LiveReport : Deafheaven aux Congés Annulés

 

Lonely People with Power and Responsabilities

 

Il y a quinze ans, Deafheaven n’était qu’un duo d’amis d’enfance enregistrant une démo sur une guitare acoustique empruntée. Aujourd’hui, le groupe de San Francisco s’est imposé comme l’une des formations les plus discutées, débattues, mais aussi les plus acclamées. Ce groupe de la scène du Metal contemporain, emblématique d’une « Pitchfork Era » portée par les critiques unanimes à l’époque de la sortie du translucide Sunbather et qui porte à bras ouvert aujourd’hui, un Lonely People with Power, salué comme son meilleur disque depuis justement, le fameux disque rose et jaune.

N’ayant jamais eu l’occasion d’expérimenter un concert de Deafheaven jusqu’à présent à cause des coups du sort ou des problèmes de planning. En pleine tournée européenne pour soutenir ce fantastique nouveau disque, on a eu l’occasion de faire quelques bornes pour enfin voire sur scène le groupe. Une date unique en semaine, entre les grosses dates de festivals européens, dans l’un des carrefour de la vieille europe qui les mènera notamment aux Rotondes, à Luxembourg, le 4 août.

Line-up
George Clarke (chant) · Kerry McCoy (guitare) · Daniel Tracy (batterie) · Shiv Mehra (guitare, claviers – absent ce soir là et à priori de la tournée européenne) · Chris Johnson (basse)

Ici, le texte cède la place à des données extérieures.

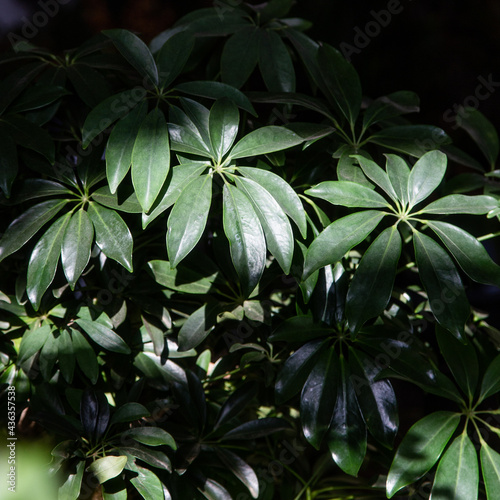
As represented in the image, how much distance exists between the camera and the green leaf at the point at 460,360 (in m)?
0.92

Deafheaven naît en février 2010 à San Francisco, fondé par deux amis d’enfance, le chanteur George Clarke et le guitariste Kerry McCoy, qui jouaient auparavant ensemble dans un groupe de grindcore local, Rise of Caligula. Le nom du groupe assemble les mots « deaf » (sourd) et « heaven » (paradis) en hommage au groupe shoegaze Slowdive, Clarke découvrira après coup que l’expression apparaît aussi dans le Sonnet 29 de Shakespeare.

Le label Deathwish Inc., fondé par le chanteur de Converge Jacob Bannon, les signe avant la fin de l’année. Leur premier album, Roads to Judah, sort en avril 2011 : le titre fait référence à la ligne de tramway N-Judah de San Francisco, et le disque pose déjà les bases d’un style inclassable, mêlant la virulence du black metal aux nappes du shoegaze et du post-rock — un genre que la presse finira par baptiser blackgaze.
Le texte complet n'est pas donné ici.